The study revealed 371 genetic variants that contribute to when people first have sex or when they have children. So, no matter how hard you try, when you lose your v-card may be impossible to change.

“We anticipate that our results will address important interventions in infertility, teenage sexual and mental health,” said study leader and professor Melinda Mills, according to the Daily Mail.

The study used data collected from thousands of British people, including when they first had sex and how old women were when they first had a child.

The research team surveyed 214,547 women and 182,791 men for when they first had sex using a database called UK Biobank, which contains health and genetic data for people in the UK. To determine the average age of a woman’s first birth, they researched 418,758 women and 124,008 men from other studies.

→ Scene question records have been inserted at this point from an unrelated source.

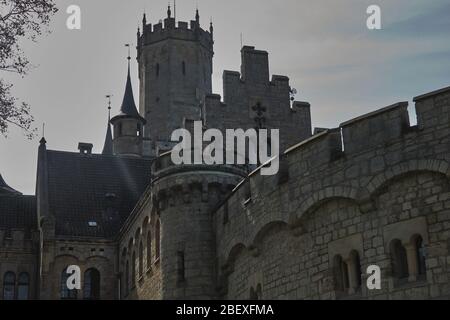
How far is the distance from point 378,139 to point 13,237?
81.0ft

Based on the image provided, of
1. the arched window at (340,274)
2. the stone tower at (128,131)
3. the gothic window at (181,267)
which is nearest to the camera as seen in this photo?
the arched window at (340,274)

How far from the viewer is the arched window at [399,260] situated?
703 inches

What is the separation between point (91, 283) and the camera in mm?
38031

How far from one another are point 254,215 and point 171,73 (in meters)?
49.1

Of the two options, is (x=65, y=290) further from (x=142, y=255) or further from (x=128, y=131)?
(x=128, y=131)

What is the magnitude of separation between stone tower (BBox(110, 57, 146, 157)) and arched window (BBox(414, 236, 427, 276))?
4203 centimetres

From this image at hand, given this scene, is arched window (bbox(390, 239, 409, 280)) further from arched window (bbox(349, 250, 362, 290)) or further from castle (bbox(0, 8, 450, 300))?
arched window (bbox(349, 250, 362, 290))

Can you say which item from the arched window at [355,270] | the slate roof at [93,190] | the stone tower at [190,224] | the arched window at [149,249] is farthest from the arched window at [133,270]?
the arched window at [355,270]

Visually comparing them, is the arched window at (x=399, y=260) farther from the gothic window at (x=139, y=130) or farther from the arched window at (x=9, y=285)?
the gothic window at (x=139, y=130)

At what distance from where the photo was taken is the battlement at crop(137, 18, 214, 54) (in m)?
72.4

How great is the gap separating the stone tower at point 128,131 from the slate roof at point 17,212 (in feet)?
48.7

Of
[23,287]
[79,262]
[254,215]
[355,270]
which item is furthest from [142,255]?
[355,270]
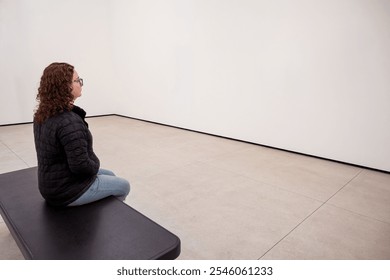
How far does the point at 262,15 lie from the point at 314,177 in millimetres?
2254

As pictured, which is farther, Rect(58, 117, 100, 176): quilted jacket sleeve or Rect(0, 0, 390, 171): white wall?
Rect(0, 0, 390, 171): white wall

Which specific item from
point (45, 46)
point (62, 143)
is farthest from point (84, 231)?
point (45, 46)

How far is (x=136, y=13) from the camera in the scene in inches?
228

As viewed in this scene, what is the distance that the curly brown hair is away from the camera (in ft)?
4.66

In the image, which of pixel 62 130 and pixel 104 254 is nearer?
pixel 104 254

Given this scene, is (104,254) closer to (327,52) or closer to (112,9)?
(327,52)

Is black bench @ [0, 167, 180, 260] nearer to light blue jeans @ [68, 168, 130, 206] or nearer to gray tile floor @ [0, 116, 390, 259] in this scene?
light blue jeans @ [68, 168, 130, 206]

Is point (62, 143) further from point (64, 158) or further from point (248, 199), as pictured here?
point (248, 199)

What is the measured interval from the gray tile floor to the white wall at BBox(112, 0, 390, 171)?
1.09 feet

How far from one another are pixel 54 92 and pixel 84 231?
733mm

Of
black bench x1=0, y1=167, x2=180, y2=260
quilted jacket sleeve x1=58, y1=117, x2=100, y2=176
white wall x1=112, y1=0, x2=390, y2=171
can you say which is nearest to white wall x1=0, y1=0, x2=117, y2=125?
white wall x1=112, y1=0, x2=390, y2=171

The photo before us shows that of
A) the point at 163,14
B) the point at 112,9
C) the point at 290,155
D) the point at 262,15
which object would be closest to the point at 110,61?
the point at 112,9

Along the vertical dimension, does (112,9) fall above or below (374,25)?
above

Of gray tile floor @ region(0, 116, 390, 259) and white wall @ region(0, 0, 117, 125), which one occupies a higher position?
white wall @ region(0, 0, 117, 125)
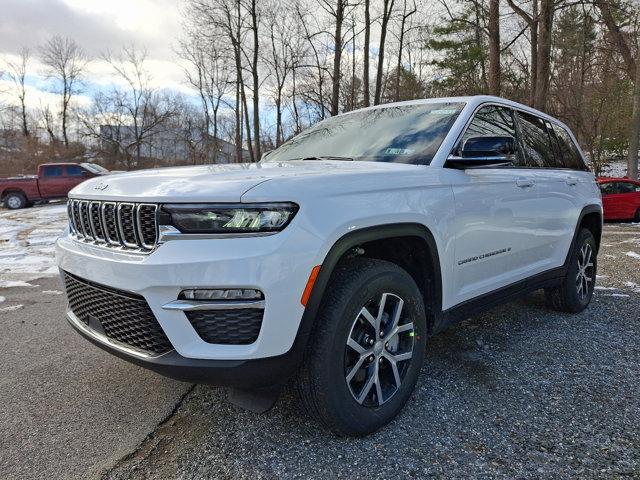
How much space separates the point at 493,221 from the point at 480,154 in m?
0.49

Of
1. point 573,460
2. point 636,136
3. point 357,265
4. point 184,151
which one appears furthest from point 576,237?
point 184,151

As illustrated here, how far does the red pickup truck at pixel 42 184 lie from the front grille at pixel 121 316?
1910 centimetres

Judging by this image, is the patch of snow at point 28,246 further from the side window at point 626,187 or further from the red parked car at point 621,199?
the side window at point 626,187

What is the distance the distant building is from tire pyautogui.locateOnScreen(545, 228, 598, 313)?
43432mm

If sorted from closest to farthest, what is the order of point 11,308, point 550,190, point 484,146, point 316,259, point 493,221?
point 316,259, point 484,146, point 493,221, point 550,190, point 11,308

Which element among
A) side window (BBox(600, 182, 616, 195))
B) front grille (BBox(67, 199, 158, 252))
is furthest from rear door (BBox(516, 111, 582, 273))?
side window (BBox(600, 182, 616, 195))

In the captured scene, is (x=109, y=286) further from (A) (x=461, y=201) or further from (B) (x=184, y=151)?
(B) (x=184, y=151)

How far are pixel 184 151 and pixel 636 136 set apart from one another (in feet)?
148

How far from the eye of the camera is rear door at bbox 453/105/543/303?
109 inches

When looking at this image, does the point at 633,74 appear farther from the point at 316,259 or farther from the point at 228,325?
the point at 228,325

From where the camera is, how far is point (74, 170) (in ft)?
65.6

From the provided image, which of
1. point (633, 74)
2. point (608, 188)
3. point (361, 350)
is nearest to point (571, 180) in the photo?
point (361, 350)

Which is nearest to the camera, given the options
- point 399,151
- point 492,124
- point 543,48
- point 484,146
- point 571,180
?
point 484,146

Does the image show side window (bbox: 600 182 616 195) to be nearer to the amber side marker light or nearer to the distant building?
the amber side marker light
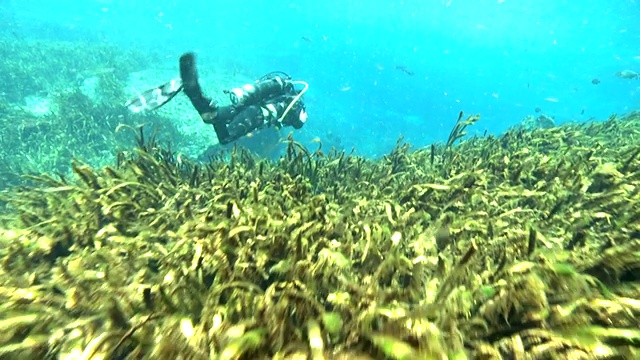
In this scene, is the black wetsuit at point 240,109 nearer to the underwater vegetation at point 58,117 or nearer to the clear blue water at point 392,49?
the underwater vegetation at point 58,117

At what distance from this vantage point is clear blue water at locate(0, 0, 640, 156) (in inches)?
1587

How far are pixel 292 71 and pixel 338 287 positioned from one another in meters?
48.1

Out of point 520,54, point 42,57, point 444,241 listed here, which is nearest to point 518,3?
point 520,54

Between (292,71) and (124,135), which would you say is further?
(292,71)

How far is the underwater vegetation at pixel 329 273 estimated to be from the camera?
183cm

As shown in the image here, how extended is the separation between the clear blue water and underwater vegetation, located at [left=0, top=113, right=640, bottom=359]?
12495mm

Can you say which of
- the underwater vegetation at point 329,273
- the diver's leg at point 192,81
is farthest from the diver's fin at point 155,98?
the underwater vegetation at point 329,273

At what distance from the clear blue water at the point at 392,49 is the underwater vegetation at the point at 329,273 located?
12.5 metres

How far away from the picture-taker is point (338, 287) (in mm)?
2395

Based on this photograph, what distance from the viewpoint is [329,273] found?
2479mm

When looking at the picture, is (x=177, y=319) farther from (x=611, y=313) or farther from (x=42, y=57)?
(x=42, y=57)

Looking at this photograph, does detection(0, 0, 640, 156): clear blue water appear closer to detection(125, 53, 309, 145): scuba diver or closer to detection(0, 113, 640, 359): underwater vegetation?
detection(125, 53, 309, 145): scuba diver

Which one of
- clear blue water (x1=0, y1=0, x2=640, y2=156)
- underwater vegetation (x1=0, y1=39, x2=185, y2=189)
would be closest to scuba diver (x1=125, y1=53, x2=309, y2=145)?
underwater vegetation (x1=0, y1=39, x2=185, y2=189)

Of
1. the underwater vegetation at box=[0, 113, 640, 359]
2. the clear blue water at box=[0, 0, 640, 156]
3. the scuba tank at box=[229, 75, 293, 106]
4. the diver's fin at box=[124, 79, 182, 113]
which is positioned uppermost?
the clear blue water at box=[0, 0, 640, 156]
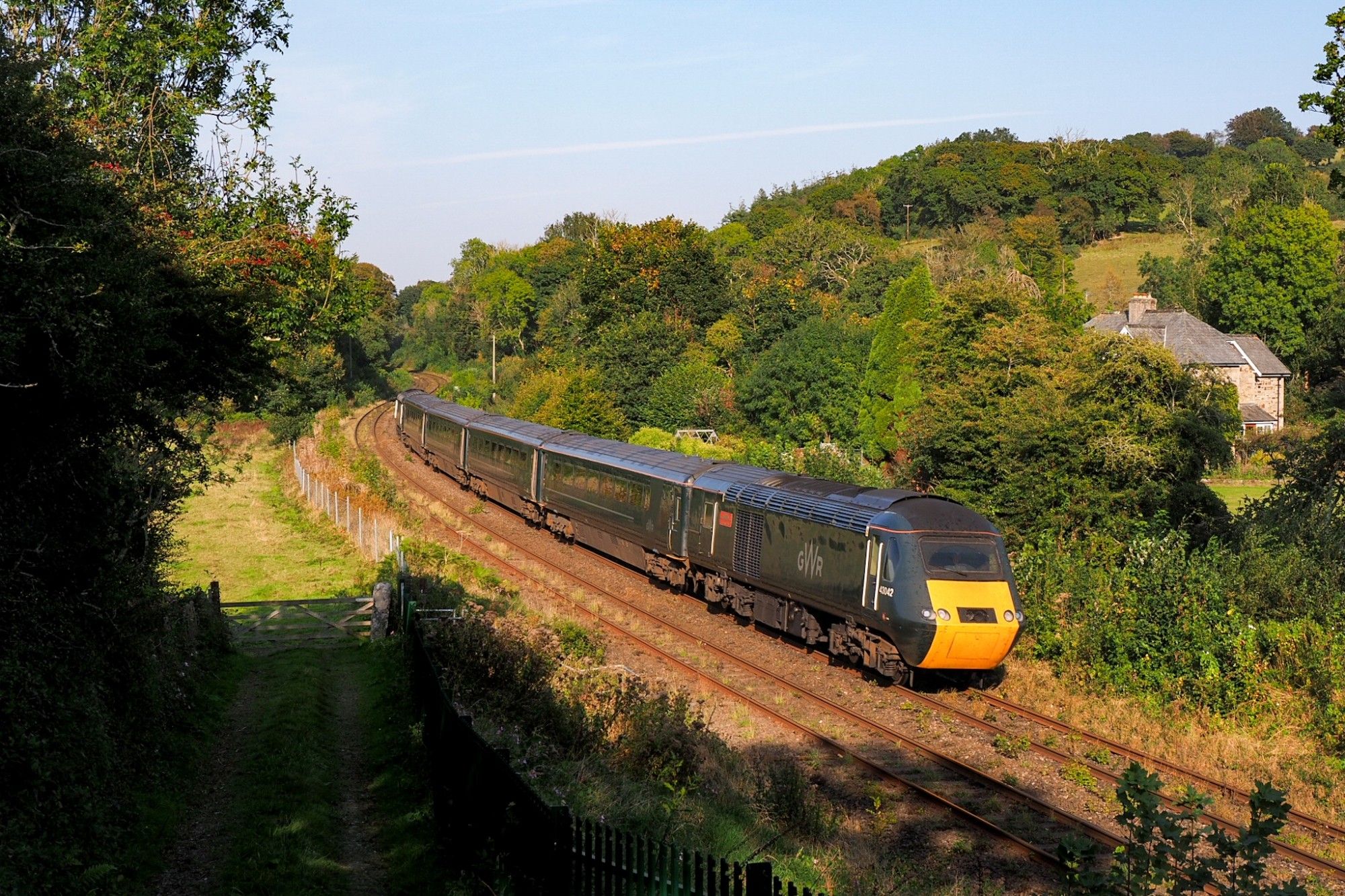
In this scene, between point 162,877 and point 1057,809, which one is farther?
point 1057,809

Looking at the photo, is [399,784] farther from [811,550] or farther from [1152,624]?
[1152,624]

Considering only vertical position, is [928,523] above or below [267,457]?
above

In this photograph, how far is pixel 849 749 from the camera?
14.9 metres

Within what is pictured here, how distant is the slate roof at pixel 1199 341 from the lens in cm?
6456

They discovered more than 300 segments of our DNA that could be linked to when people first had sex and gave birth.

According to the study, some of the genes refer to behavior, while others link to reproduction. Using this data, the team analyzed how the timing of having sex and giving birth could be linked to other health conditions, like addiction, diabetes and ADHD.

In the US, the average age of first having sexual intercourse was 16.8 for men and 17.2 for women. While that could be considered young, the study showed that waiting to have children — despite being sexually active — could lead to a longer, healthier life.

If you have family pressuring you to settle down, you’re in luck. These researchers encourage you to wait just a bit longer.